◆ **Work item**
Every record below must be retyped exactly, with the pictures left out.

◆ **Saved entries**
· · · · ·

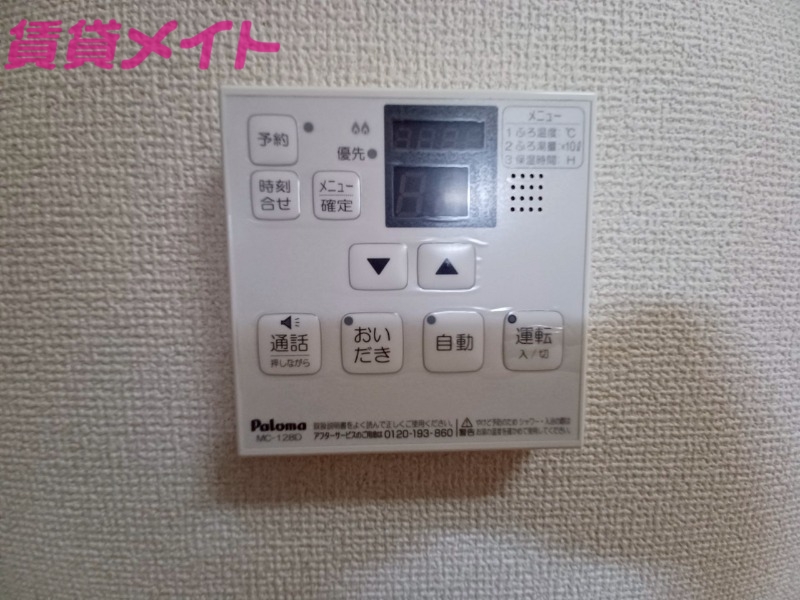 その他設備　同物件別部屋反転タイプ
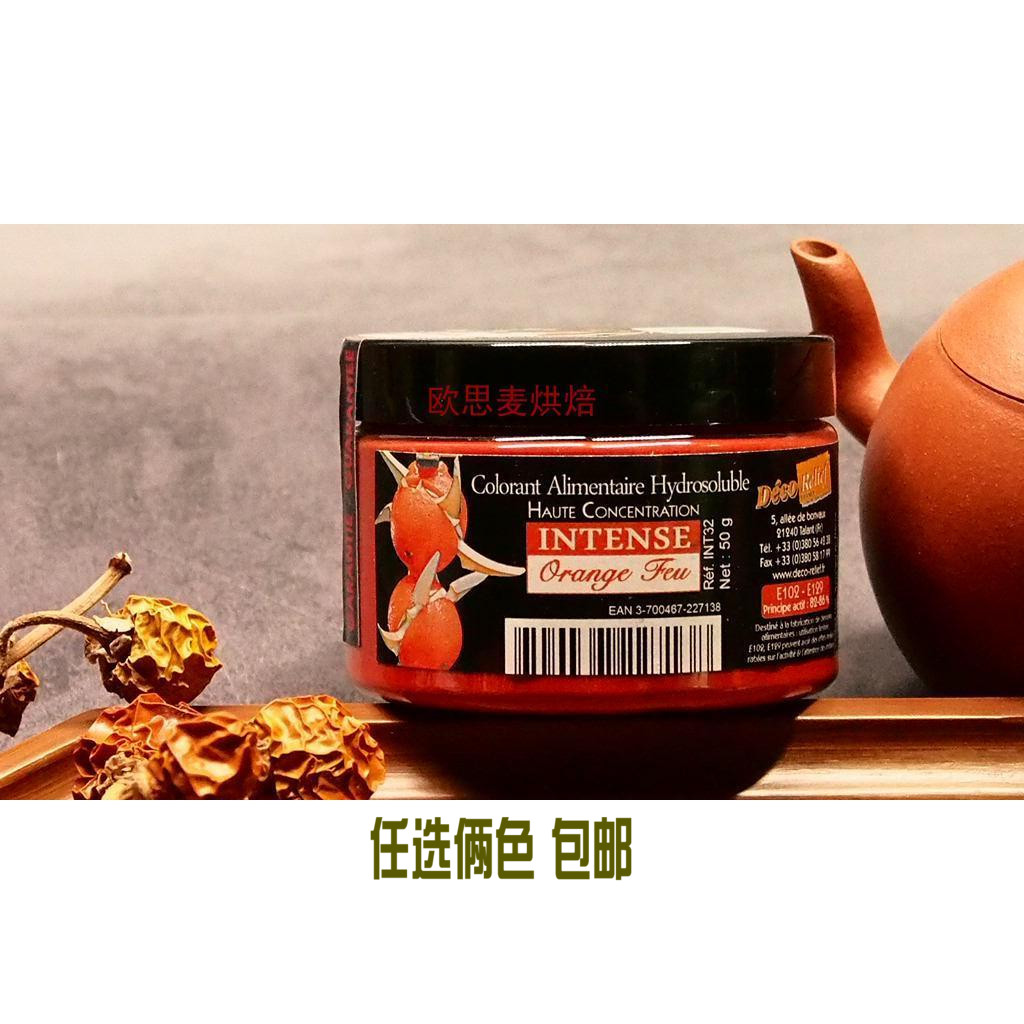 现货 DR水溶色粉马卡龙奶油翻糖蛋糕水溶性色粉 橘红色50g原装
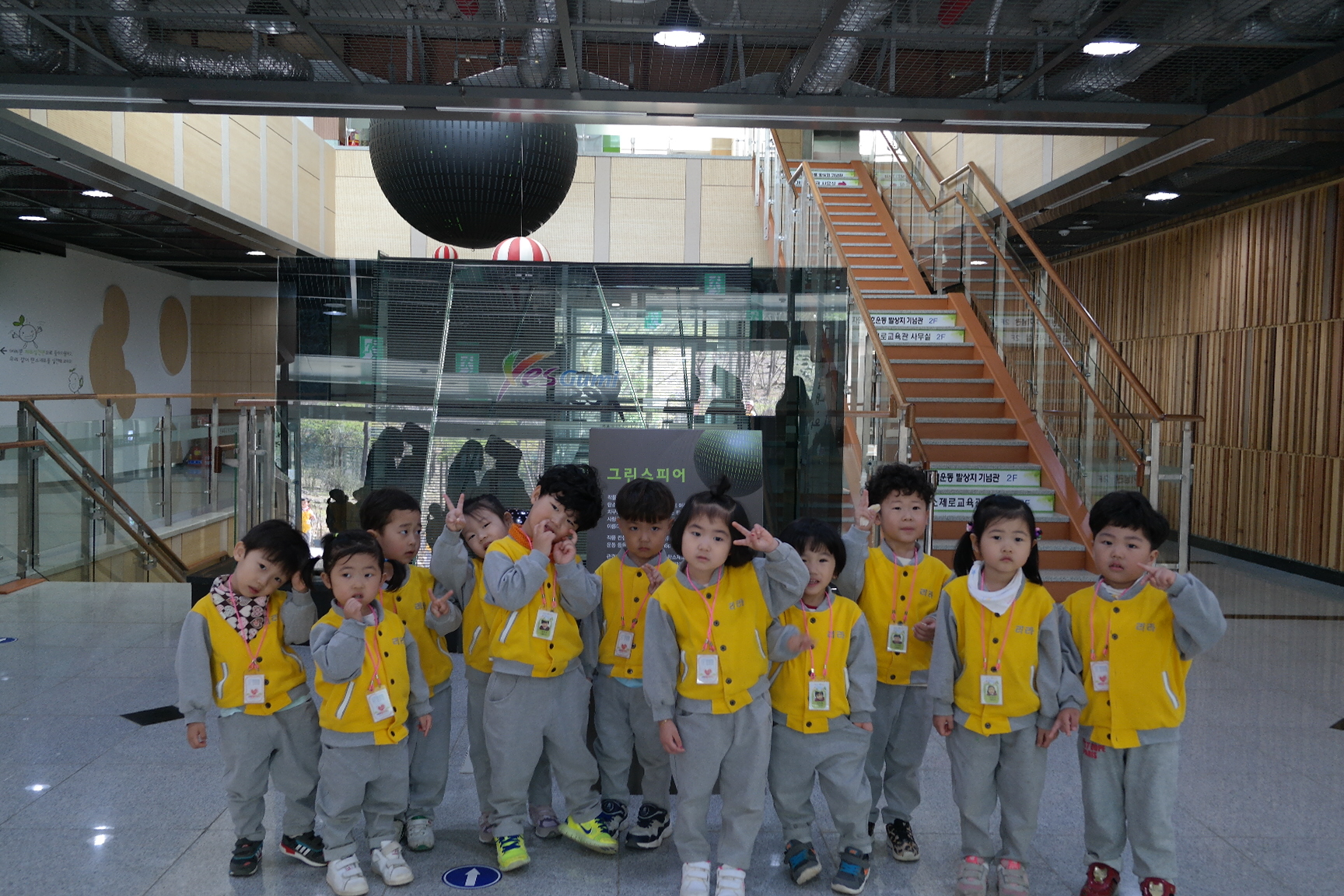 리라유치원 첨부 이미지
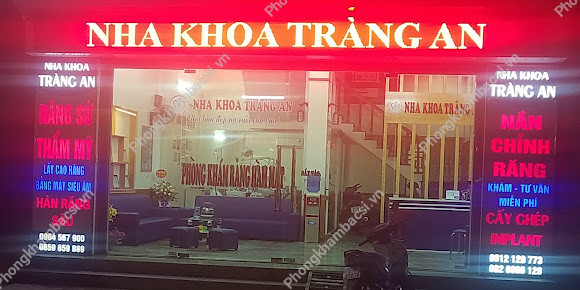 TRUNG TÂM NHA KHOA THẨM MỸ TRÀNG AN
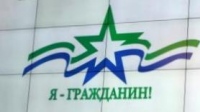 О вере как основе патриотизма рассказал священник на форуме "Я гражданин"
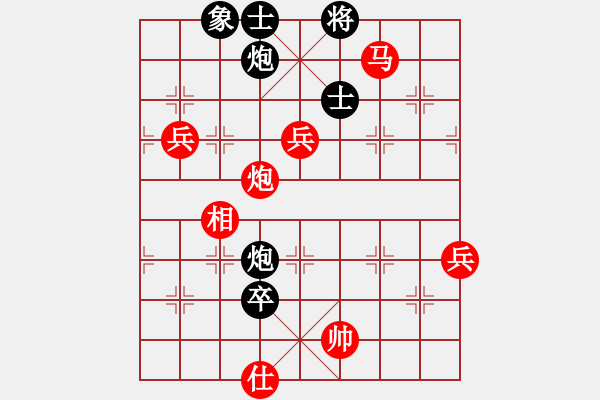 象棋棋譜圖片：棋局-3k1Cb 34 - 步數(shù)：20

· · · · ·

◆ **Task response**
 その他設備　同物件別部屋反転タイプ
 现货 DR水溶色粉马卡龙奶油翻糖蛋糕水溶性色粉 橘红色50g原装
 리라유치원 첨부 이미지
 TRUNG TÂM NHA KHOA THẨM MỸ TRÀNG AN
 О вере как основе патриотизма рассказал священник на форуме "Я гражданин"
 象棋棋譜圖片：棋局-3k1Cb 34 - 步數(shù)：20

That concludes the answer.